As well as death and taxes, the one thing that you can be certain of in 2019 is that your online presence and information is under attack. While these unrelenting cyber attacks are a concern for everyone, those charged with protecting citizen data and national security for federal government agencies are particularly concerned.
The good news is a new tool exists that will fortify the defenses protecting critical information. According to Ray Bauer, Managing Director, Public Sector, Cybersecurity & Advanced Communications at Verizon, Deception as a Service (DaaS) is the latest tool that federal Infosec teams should consider adding to their cyber arsenal. “Deception as a Service helps level the playing field by making it much more difficult for attackers to know what is real and what is a decoy,” he shared.

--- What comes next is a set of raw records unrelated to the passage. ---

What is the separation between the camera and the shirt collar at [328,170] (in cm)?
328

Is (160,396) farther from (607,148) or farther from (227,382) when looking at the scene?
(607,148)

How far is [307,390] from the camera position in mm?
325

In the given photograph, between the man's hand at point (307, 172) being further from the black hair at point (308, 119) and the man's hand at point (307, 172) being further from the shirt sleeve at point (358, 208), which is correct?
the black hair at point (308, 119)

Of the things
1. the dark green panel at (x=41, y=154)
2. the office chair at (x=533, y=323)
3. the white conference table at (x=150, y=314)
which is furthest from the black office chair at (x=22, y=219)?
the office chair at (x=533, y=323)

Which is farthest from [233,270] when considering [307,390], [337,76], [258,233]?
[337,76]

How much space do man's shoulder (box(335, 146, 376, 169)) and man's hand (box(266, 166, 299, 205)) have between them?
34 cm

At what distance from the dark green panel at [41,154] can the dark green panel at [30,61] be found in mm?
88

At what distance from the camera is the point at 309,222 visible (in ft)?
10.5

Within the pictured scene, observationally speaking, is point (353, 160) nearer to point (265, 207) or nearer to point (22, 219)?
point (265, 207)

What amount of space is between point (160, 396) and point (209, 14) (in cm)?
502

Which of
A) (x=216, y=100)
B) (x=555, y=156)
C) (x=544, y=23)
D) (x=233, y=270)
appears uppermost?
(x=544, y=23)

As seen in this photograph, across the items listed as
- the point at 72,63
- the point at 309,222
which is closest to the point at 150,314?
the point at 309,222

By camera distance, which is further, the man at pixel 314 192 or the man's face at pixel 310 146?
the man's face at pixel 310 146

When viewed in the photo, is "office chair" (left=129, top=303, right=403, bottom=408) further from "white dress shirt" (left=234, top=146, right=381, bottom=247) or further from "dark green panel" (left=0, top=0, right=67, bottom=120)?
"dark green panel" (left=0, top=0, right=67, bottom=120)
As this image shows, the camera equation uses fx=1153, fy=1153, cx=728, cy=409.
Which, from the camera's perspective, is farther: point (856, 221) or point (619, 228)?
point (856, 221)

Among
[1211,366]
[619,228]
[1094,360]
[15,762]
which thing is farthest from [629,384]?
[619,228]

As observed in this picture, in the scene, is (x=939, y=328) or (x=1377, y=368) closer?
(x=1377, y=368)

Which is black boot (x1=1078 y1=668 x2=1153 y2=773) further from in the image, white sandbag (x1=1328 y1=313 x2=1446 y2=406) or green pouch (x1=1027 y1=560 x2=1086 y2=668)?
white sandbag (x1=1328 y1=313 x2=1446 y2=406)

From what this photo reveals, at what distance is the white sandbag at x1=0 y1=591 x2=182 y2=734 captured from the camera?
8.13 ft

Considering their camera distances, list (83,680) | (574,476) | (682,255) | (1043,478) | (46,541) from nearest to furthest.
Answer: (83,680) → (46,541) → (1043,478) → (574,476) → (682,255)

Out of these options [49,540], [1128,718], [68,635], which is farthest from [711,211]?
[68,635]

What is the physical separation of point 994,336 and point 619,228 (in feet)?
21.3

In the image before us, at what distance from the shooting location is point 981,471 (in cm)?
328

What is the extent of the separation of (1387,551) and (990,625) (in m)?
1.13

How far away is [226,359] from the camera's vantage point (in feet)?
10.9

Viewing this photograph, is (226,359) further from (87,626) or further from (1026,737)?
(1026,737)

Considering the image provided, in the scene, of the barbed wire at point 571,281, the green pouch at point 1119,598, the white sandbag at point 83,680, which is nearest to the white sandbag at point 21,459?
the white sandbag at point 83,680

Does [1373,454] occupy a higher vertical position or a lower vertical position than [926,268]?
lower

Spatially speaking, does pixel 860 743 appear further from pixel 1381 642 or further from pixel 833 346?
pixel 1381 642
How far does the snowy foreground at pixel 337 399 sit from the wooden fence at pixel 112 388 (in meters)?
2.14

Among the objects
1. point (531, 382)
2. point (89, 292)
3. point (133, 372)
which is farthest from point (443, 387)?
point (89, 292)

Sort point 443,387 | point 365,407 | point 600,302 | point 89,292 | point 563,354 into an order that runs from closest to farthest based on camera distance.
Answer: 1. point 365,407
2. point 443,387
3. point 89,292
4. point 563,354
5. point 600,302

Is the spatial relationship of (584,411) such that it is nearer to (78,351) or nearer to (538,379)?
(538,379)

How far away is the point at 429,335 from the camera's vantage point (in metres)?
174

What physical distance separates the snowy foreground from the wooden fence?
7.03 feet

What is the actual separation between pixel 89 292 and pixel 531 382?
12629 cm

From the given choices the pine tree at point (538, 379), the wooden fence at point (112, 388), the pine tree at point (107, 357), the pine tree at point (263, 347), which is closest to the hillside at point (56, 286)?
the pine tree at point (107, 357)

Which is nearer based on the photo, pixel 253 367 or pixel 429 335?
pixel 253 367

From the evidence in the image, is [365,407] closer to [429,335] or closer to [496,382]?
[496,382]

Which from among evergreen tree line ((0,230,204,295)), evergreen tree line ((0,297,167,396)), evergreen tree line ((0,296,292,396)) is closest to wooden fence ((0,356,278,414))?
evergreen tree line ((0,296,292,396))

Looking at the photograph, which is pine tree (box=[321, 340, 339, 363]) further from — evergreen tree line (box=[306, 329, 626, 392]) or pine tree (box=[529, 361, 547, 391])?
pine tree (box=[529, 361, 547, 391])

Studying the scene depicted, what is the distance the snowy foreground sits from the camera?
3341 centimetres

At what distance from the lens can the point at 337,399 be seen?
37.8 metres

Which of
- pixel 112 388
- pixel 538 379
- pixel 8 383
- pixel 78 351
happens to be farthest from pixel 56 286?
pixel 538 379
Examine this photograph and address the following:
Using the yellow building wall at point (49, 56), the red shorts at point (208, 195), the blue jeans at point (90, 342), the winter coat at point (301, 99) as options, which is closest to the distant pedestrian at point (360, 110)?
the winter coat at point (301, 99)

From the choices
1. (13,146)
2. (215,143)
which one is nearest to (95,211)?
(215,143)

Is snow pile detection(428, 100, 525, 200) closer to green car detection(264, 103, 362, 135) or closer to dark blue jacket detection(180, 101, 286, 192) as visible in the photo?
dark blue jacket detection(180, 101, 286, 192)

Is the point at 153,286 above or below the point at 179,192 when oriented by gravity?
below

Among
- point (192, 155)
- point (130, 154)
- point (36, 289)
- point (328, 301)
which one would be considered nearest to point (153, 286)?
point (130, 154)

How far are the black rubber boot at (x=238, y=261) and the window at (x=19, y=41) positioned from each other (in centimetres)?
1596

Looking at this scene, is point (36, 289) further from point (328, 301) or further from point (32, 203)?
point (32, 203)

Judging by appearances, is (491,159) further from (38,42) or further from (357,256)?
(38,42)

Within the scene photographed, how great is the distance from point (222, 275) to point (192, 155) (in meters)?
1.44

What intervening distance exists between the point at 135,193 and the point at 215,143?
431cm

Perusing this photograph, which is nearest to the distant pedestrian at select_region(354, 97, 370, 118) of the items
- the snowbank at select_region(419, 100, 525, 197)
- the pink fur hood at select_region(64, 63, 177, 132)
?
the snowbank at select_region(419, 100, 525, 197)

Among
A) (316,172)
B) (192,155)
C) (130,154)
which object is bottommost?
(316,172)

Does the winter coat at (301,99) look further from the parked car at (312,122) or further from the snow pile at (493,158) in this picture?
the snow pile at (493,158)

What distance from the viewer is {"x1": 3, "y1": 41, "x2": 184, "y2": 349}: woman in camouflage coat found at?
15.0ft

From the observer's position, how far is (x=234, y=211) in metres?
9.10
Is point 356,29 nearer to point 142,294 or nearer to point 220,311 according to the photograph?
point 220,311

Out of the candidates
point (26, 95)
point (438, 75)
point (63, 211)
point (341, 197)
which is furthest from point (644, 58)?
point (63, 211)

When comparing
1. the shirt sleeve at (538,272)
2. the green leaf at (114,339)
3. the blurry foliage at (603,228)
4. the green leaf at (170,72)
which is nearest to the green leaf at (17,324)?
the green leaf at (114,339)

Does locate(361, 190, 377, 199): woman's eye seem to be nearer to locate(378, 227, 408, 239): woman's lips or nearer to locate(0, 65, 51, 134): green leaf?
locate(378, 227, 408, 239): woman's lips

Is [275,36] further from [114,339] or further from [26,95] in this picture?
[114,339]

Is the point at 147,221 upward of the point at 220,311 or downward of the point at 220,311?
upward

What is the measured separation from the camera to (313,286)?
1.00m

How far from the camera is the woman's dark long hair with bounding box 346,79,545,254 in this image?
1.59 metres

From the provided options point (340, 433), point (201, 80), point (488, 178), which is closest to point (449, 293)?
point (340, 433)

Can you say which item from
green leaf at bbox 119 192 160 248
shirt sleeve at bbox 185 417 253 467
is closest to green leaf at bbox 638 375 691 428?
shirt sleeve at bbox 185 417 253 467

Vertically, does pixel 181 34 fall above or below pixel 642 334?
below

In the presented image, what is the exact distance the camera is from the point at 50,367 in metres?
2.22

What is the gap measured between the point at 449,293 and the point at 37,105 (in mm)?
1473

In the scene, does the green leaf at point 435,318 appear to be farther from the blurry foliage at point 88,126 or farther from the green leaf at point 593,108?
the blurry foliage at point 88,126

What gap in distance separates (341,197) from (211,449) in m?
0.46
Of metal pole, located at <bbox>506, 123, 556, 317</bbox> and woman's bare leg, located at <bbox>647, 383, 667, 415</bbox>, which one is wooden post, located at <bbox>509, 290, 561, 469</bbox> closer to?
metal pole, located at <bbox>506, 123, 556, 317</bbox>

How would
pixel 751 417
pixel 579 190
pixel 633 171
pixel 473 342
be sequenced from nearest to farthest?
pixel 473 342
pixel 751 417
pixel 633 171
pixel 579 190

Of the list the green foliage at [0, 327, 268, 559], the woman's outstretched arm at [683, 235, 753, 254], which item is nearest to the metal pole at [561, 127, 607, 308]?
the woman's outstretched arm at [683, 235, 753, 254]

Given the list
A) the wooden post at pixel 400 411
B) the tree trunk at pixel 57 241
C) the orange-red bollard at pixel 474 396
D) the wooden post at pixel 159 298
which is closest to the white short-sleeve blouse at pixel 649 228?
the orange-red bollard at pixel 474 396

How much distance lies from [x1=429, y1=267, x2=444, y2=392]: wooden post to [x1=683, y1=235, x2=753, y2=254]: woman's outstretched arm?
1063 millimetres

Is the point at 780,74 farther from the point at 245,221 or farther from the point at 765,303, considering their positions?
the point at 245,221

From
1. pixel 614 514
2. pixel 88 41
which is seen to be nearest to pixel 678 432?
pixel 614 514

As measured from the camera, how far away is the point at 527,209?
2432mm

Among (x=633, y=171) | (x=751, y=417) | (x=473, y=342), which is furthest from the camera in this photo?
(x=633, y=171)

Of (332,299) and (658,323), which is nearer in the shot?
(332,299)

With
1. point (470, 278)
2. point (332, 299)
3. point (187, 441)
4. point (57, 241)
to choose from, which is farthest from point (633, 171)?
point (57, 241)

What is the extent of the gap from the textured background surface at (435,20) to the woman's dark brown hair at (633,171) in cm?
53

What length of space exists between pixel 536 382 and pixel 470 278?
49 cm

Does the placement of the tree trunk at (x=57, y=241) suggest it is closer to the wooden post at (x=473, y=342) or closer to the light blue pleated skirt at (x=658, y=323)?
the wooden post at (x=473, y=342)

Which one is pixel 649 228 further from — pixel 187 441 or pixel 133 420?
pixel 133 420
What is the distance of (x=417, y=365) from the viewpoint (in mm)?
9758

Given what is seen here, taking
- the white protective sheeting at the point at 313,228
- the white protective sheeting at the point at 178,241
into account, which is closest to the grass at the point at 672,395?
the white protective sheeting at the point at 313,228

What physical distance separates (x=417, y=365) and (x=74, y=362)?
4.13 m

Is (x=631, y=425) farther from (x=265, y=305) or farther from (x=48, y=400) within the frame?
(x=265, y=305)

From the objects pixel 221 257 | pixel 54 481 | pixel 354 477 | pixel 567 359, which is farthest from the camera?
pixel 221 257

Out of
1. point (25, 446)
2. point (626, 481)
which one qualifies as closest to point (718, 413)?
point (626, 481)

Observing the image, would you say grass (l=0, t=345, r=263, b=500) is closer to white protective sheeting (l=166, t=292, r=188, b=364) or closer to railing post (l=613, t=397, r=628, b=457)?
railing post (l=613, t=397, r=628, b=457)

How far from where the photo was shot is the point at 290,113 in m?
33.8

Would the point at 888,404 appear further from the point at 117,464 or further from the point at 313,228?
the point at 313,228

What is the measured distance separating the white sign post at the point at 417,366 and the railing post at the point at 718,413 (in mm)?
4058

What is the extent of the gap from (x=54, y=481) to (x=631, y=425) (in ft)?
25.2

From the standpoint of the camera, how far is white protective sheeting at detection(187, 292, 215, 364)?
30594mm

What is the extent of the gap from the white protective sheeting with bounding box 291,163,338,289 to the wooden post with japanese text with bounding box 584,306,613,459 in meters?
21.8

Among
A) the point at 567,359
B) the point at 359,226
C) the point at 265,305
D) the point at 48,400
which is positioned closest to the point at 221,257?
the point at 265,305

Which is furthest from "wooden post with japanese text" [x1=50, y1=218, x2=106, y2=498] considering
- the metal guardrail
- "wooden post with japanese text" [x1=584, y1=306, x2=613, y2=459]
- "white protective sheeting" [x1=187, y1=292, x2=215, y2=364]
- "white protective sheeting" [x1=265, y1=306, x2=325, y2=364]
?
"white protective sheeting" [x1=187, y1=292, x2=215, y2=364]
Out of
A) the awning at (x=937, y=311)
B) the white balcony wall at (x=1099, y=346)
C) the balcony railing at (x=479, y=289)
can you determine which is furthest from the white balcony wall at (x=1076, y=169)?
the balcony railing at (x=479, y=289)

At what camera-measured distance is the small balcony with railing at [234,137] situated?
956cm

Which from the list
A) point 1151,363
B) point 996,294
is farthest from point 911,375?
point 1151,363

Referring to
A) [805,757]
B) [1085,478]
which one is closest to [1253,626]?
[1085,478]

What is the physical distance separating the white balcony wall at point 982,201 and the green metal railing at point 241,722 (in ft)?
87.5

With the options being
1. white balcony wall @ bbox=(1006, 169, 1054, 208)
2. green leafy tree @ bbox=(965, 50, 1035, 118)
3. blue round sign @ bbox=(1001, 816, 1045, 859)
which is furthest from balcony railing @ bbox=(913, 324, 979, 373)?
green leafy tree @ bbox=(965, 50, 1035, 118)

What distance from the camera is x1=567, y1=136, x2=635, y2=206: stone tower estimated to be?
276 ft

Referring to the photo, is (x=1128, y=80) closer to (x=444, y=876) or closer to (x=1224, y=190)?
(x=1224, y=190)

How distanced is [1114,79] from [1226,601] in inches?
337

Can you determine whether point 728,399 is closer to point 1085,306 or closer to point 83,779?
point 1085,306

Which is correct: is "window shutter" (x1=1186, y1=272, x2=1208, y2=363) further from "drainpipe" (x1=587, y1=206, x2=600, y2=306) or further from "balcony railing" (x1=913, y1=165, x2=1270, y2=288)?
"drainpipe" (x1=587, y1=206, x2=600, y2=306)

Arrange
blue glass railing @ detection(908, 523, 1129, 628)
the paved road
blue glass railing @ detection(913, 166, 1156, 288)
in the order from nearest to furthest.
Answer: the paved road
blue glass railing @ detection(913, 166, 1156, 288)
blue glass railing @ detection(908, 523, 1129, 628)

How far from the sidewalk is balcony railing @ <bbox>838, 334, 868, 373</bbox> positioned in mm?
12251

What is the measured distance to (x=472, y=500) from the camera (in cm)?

DaaS creates an environment of realistic decoys – everything from dummy data sets to bogus credentials and ransomware bait – to confuse attackers and cause them to identify themselves as they attack the decoys in search of the real target. As well as deceiving external attackers, deploying decoys assists in insider threat mitigation by identifying agency team members who stray into unauthorized areas and significantly reduces dwell time of APTs.
“Deploying Deception as a Service might seem like it would be a heavy lift, or resource intensive,” says Bauer. “However, with virtualization tools the time to set up is minimal, especially when you consider the return on investment. Deception as a Service also relieves the most common stressors on an InfoSec team. There’s no tuning, nothing to configure, no updates to make, and, most importantly, no alert fatigue.”
As federal agencies collaborate with both private sector MSSPs and with each other as part of the Department of Homeland Security’s Continuous Diagnostics and Mitigation Program to combat cyber threats, being able to construct the broadest view of the nation’s cyber risk is a vital and viable proposition. The information that can be gathered by agencies employing Deception as a Service will aid in better understanding of risk – from the context of an attack to its unique signatures – and will improve the security and stability of the nation.